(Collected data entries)
****************************************
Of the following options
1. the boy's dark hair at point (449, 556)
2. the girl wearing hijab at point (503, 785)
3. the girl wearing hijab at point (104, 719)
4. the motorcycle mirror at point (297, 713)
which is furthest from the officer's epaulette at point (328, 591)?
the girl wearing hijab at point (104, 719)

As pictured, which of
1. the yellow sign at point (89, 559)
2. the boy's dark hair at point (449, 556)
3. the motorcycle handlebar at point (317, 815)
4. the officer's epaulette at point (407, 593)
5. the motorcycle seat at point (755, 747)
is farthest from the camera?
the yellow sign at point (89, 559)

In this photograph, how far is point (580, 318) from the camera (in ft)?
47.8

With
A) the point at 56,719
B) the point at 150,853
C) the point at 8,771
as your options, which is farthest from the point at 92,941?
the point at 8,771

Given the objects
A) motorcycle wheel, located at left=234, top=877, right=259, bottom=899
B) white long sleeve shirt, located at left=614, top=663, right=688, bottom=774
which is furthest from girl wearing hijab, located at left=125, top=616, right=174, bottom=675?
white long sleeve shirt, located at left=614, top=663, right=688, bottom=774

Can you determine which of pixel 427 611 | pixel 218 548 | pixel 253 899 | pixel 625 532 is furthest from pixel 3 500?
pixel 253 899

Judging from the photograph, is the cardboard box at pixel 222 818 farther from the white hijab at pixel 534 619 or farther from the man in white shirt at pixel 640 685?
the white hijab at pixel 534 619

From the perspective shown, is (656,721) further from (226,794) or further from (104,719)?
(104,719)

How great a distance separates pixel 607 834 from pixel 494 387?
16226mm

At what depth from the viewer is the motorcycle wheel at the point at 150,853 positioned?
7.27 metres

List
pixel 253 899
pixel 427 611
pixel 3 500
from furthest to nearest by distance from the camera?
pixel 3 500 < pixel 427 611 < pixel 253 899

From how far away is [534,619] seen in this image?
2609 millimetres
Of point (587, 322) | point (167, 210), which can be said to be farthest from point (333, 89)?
****************************************
• _Exercise aim_
Rewrite all of the data with every "cardboard box" changed to "paper bag", leaving everything else unchanged.

• _Result of the exercise_
Of the following options
1. the boy's dark hair at point (449, 556)
2. the girl wearing hijab at point (503, 785)
3. the girl wearing hijab at point (104, 719)
4. the motorcycle mirror at point (297, 713)
which is furthest from the officer's epaulette at point (328, 591)?
the girl wearing hijab at point (104, 719)

As pictured, which of
1. the yellow sign at point (89, 559)
2. the boy's dark hair at point (449, 556)
3. the motorcycle handlebar at point (317, 815)
4. the officer's epaulette at point (407, 593)
5. the motorcycle seat at point (755, 747)
is farthest from the camera?
the yellow sign at point (89, 559)

In this photograph, how far is point (580, 318) from the camera (in ft)?
47.8

With
A) the point at 56,719
B) the point at 150,853
C) the point at 8,771
as your options, which is farthest from the point at 92,941?
the point at 8,771

Given the objects
A) motorcycle wheel, located at left=234, top=877, right=259, bottom=899
B) white long sleeve shirt, located at left=614, top=663, right=688, bottom=774
which is furthest from girl wearing hijab, located at left=125, top=616, right=174, bottom=675?
white long sleeve shirt, located at left=614, top=663, right=688, bottom=774

Can you determine which of pixel 427 611 | pixel 218 548 | pixel 253 899 | pixel 625 532 is furthest from pixel 3 500?
pixel 253 899

Judging from the photograph, is the paper bag at pixel 222 818 farther from the white hijab at pixel 534 619 or farther from the man in white shirt at pixel 640 685?
the white hijab at pixel 534 619

From the perspective shown, is (656,721) further from (226,794) or further from (104,719)?
(104,719)

How great a distance separates pixel 607 834 from pixel 494 387?
16226mm

At what depth from the viewer is the motorcycle wheel at the point at 150,853 positioned?
7.27 metres

List
pixel 253 899
pixel 427 611
pixel 3 500
from furthest to nearest by distance from the camera?
pixel 3 500 < pixel 427 611 < pixel 253 899

From how far away is [534,619] seen in this image?
2609 millimetres
Of point (587, 322) | point (167, 210), which can be said to be farthest from point (333, 89)?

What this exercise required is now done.